With a restored Enola Gay -- the B-29 that delivered the first bomb on Aug. 6, 1945 -- as a centerpiece, the Smithsonian's curators had intended to tell a story of American brutality and Japanese victimhood. ''For most Americans," their original script declared, ''this war was fundamentally different from the one waged against Germany and Italy -- it was a war of vengeance. For most Japanese, it was a war to defend their unique culture against Western imperialism." Such slanted revisionism pervaded the text, which The Washington Post rightly summed up as ''incredibly propagandistic and intellectually shabby."
(Excerpt) Read more at boston.com ...
The left is unhappy about it, because it thwarted Soviet expansion. The Soviet Union never got to take over any of the Japanese islands. The US monopoly of the atomic bomb through the late '40s and overwhelming nuclear superiority in the '50s allowed the US to check any further Soviet expansion into western Europe without the US and western Europeans having to maintain conventional military expenditures and mobiliztion on the level of WWII.
Stalin wanted Soviet troops on Japan ASAP.
Perhaps Survivor can set up a camp so that leftists can experience the fruits of that "unique culture" first hand.
The feminists wouldn't last one day.
This day is a reason for th eAmerican People to CELEBRATE the bombing of th ecities of Hiroshima and Nagasaki. I believe it was 1968 and my ship the USS Hamner, DD719 pulled into Nagasaki, Japan. I believe we were the first US Ship in there since WWII, not sure. We were overwhelmed with Japanese schoolchildren wanting topractice English. In uniform we made our way to "Ground Zero" and the museum there.
We got some hard stares and foul looks from the locals. One of my Shipmates just looked back at them and told them "You started It, we finished it - You start it again, we will finish it again!" They all acted kind of startled and pretended that they didn't understand what had been said.
With the emphasis that they had placed on knowing English a reflection of which was evidenced by the number of their children swamping us at the pier. THEY UNDERSTOOD !!
PAYBACKS ARE A BITCH!!!
I fully support Atomic bombing of Japan!
I have alwayd done that and always clashed with people over it.
I remember hearing an interview of an Iranian soldier serving in US Army on Voice of America, couple of yrs ago.
He has lived in the states for 70 yrs.
He said, the Atomic raid on Japan saved his and his comrades' lives since they were preparing to land in Japan
Let us not forget the brutal and inhuman medical experiments carried out by Unit 731.
My Dad was a Marine preparing for a big Japan D-day Invasion in 1945. Chances are that my brothers and sisters, not to mention myself, would not be here today if it wasn't for the Bomb.
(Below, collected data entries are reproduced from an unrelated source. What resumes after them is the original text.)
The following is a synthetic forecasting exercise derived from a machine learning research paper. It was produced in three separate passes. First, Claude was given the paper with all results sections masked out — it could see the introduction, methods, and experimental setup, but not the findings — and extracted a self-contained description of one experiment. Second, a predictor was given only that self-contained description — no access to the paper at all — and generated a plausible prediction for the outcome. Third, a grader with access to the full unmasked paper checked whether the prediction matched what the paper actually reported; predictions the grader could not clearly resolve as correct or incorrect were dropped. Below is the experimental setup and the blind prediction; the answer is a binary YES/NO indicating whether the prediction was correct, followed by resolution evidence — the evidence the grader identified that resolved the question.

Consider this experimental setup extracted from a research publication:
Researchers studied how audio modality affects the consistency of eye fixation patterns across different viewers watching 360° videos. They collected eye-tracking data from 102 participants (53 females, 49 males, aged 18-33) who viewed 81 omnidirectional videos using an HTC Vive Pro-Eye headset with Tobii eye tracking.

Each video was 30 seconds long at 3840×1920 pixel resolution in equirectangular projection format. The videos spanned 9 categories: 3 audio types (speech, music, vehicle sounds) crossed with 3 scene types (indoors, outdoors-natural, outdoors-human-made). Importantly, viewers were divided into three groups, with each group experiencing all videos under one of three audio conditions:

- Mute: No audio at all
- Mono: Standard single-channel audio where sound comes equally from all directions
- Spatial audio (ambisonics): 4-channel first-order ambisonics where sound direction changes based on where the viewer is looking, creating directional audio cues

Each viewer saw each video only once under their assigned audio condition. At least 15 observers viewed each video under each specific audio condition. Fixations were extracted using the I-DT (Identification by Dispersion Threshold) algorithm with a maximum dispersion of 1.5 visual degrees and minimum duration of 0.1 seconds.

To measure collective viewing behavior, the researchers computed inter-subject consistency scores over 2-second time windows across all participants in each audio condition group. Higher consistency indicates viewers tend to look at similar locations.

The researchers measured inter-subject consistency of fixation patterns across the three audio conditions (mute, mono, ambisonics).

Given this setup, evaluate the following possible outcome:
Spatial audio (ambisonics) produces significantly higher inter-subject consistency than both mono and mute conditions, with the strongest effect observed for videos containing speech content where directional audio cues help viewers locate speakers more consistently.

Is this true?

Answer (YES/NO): NO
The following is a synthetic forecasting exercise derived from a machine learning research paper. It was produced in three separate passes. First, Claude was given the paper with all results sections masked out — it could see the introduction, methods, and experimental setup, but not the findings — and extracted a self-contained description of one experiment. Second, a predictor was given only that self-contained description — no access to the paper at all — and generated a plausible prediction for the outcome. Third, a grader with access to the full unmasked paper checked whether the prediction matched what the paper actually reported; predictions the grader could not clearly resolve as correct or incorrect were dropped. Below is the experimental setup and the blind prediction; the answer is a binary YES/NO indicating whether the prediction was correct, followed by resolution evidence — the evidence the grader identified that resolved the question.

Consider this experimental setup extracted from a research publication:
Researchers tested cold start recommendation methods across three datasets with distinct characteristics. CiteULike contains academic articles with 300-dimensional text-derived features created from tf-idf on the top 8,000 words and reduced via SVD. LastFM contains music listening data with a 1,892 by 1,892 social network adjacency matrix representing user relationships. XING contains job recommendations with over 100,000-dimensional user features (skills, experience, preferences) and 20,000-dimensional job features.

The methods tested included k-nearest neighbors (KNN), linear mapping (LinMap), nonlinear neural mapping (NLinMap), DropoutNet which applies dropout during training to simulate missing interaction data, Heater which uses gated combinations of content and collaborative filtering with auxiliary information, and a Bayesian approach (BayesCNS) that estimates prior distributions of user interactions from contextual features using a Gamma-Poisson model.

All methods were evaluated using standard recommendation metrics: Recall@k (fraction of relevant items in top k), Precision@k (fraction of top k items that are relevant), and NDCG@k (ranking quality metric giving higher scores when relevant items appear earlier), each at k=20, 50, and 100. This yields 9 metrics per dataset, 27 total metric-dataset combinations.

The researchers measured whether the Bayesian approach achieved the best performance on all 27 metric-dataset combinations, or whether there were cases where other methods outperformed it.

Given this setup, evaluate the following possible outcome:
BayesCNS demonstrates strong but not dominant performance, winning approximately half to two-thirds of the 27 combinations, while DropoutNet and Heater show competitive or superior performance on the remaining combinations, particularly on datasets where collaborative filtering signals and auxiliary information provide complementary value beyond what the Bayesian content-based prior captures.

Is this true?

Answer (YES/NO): NO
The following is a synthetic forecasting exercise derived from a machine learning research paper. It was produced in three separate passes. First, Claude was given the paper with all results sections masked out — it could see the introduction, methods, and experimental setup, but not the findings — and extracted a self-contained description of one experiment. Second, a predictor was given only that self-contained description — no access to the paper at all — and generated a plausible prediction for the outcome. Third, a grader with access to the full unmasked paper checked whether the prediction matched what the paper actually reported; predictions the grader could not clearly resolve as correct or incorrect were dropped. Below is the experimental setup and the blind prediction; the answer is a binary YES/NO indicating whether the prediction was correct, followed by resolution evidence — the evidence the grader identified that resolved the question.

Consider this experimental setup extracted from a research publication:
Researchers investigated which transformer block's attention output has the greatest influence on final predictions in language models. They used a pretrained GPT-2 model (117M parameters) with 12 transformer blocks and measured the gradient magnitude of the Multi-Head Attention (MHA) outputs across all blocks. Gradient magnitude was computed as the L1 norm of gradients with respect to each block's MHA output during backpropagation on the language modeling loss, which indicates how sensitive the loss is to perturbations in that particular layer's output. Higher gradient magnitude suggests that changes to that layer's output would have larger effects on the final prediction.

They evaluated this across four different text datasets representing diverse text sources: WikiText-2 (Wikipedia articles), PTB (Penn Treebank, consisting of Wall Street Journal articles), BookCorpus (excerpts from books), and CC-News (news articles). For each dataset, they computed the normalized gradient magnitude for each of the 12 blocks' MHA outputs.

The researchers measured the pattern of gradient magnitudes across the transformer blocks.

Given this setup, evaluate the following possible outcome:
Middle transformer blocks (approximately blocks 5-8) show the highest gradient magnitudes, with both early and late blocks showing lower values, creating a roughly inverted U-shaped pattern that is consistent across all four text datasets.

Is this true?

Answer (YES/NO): NO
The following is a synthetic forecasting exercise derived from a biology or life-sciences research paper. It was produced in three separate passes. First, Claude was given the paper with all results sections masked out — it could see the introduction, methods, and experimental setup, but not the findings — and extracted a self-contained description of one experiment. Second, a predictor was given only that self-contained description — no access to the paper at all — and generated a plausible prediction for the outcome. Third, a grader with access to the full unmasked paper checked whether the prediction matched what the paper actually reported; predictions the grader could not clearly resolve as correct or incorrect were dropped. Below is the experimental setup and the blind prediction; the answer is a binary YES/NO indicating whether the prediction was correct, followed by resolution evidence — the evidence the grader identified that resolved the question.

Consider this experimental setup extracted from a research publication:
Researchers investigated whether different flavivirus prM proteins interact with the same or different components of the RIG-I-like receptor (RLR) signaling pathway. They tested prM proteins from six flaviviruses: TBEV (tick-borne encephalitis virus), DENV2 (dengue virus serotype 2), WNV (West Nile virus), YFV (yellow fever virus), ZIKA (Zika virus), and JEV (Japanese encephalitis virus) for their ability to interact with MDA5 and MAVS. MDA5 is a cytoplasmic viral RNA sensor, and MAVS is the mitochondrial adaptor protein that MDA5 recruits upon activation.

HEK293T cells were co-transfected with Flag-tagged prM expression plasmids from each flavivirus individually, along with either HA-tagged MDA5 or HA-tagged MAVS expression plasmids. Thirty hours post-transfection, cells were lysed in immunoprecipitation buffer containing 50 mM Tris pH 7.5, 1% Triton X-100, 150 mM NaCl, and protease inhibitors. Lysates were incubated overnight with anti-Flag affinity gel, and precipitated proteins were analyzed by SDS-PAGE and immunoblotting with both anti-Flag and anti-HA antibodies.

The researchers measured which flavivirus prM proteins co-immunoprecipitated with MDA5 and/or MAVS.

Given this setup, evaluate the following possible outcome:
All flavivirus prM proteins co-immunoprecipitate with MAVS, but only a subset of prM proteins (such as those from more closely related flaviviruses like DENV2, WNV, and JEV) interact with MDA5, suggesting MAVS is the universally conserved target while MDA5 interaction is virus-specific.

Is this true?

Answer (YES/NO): NO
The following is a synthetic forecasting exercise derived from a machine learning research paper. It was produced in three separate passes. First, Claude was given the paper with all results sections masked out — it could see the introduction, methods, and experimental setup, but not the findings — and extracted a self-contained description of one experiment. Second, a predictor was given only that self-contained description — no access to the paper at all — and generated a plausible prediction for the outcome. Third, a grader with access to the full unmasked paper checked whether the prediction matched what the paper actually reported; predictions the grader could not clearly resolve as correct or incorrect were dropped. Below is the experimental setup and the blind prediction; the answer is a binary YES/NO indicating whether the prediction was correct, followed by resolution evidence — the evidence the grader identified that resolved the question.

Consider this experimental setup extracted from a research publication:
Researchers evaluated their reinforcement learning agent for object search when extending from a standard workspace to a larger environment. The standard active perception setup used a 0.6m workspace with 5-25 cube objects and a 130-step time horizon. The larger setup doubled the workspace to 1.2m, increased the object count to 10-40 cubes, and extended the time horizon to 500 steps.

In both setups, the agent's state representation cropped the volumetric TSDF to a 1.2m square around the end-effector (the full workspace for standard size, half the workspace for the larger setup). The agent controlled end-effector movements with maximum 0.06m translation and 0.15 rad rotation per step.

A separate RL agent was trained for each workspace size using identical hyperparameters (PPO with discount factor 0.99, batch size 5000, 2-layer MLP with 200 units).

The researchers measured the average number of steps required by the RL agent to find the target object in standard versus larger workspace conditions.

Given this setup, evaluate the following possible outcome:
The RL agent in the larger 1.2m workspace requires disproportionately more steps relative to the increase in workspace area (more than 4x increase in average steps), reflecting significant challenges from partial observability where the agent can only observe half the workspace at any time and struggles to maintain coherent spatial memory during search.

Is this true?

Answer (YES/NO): NO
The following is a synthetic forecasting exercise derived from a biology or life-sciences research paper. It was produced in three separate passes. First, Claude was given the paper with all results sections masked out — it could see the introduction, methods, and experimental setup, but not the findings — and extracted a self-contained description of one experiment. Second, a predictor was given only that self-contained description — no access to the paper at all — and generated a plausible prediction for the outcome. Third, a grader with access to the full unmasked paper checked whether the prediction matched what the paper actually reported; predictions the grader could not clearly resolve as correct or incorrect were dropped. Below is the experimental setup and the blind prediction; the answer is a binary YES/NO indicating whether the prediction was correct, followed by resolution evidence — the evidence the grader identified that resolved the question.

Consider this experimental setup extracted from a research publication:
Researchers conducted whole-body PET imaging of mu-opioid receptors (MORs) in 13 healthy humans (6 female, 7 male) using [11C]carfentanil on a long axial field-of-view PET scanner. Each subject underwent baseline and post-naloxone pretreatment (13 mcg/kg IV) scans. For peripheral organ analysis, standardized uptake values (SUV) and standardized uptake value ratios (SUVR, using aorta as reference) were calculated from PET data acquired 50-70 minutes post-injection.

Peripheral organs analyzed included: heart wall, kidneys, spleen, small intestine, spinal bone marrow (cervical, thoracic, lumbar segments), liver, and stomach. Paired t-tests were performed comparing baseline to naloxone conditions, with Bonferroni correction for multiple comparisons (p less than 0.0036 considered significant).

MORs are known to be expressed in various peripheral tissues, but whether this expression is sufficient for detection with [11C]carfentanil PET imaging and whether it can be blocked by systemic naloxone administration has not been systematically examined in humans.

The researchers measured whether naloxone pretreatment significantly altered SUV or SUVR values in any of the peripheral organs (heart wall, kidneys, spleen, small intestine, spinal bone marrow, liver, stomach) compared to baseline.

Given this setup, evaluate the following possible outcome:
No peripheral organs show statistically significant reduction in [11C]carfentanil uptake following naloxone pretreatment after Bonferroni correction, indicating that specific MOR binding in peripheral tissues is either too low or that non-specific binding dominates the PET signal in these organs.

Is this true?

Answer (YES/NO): NO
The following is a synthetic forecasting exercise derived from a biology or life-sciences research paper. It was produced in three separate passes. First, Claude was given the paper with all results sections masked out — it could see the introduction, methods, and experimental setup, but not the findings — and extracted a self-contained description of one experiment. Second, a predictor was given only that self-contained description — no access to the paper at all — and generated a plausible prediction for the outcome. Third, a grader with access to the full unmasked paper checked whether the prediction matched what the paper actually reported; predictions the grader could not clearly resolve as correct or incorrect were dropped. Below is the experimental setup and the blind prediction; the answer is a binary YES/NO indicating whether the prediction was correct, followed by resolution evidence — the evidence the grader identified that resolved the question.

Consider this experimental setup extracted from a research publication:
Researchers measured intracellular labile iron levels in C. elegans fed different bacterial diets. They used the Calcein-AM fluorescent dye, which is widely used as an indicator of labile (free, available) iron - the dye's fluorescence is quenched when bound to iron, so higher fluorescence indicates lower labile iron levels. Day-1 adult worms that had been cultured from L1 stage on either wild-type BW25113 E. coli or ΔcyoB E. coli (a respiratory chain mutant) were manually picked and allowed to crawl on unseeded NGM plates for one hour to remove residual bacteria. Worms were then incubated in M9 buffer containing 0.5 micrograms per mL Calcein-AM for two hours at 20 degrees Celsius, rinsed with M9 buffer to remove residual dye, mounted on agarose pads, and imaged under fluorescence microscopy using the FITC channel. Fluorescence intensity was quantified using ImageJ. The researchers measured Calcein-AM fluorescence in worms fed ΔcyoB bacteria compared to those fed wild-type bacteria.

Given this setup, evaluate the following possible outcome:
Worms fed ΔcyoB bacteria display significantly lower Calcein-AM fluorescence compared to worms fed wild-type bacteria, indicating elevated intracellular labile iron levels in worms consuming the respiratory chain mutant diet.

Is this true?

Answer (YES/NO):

I would also like to mention, that the Japanese along with the Koreans and Vietnamese were Far more brutal to American POW's that the hated Nazi's that we hear so much about these days.
Germany was a signatory to Geneva convention, Japan wasn't!
It would have been criminal if he hadn't used the bomb.
I also agree the Japanese have no reason to complain as their barbarity was pretty much off the scale, especially to American POW's.
Still when I see pictures of dead or dying children, I wonder if a better target could not have been chosen.
Too many of those doctors got away scott free.
Emperor's palace?
As far as I'm concerned, the Bomb WAS a last resort!
Millions more Japanese civilians would have died if the invasion had gone forward. Opponents of the bomb have no idea what a nightmare the fighting on the home islands would have been like.
Fine with me but I was thinking of the Japanese equivalent of the Pentagon.
Jim Lehrer wrote it a few years ago.
Japanese prison brutality, a fascinating plot, a red headed American bomber pilot POW.
A great book.
Nah. We needed the "living god" to tell his people that it was over.